• Goal of the exercise:
Please check the post on custom DTrace probes for Perl: how many lines does publishing a DTrace provider usually take in one of the supported languages?

• Document segment:
------------------------------------------------------------------------

Tuesday, December 3, 2013

Custom DTrace Probes for Perl on Oracle Linux 6

Chris Andrews (@chrisandrews) has developed the libusdt library a few years back so that dynamic language developers can publish custom DTrace providers easily. He has also developed the associated modules for Ruby, Perl and Node.js... If you are dealing with one of these languages, publishing a DTrace provider usually takes no more than 5 lines.

Last September, Chris has adapted his library so that it works with Oracle Linux 6 DTrace and the Unbreakable Enterprise Kernel 3. This post explains how to use Perl Devel::DTrace::Provider module in this context.

------------------------------------------------------------------------

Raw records
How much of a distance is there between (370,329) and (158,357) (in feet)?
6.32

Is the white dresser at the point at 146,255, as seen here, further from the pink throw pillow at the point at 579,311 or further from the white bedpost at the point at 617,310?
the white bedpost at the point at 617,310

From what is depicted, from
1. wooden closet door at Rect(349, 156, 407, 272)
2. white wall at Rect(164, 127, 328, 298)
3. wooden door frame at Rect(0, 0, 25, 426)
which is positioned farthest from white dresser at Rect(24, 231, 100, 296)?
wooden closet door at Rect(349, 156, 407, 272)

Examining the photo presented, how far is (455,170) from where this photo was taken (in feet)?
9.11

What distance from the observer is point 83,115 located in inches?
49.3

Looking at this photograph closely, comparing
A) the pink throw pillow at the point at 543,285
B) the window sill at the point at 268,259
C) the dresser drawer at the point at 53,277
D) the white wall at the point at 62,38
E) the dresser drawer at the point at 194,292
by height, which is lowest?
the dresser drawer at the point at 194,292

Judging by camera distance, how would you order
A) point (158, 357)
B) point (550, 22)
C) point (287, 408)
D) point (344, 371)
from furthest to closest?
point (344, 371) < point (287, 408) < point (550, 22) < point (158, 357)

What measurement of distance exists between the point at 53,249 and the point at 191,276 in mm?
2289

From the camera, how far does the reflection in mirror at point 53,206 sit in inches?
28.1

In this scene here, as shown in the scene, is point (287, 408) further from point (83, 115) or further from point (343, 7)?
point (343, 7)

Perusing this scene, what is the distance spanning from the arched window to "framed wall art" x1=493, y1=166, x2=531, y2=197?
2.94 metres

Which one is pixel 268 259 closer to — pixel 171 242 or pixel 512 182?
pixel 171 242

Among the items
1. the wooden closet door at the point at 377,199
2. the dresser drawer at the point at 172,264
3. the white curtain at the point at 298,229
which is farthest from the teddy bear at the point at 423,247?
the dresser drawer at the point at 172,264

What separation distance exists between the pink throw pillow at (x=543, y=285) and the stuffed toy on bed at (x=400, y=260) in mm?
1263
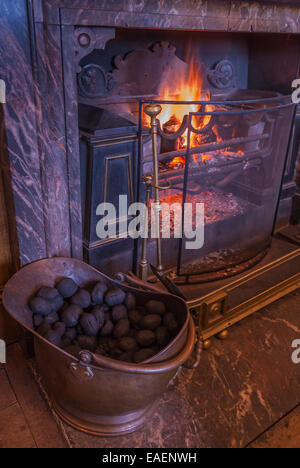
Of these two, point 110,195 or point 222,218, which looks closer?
point 110,195

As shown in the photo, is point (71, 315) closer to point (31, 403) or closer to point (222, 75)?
point (31, 403)

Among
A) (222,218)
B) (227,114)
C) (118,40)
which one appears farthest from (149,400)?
(118,40)

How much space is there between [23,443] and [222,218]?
148cm

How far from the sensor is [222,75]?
2664 millimetres

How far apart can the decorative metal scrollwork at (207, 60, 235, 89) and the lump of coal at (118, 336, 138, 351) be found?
6.00 feet

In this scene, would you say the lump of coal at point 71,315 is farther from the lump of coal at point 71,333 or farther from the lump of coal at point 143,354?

------------------------------------------------------------------------

• Answer to the problem:
No more than 5 lines.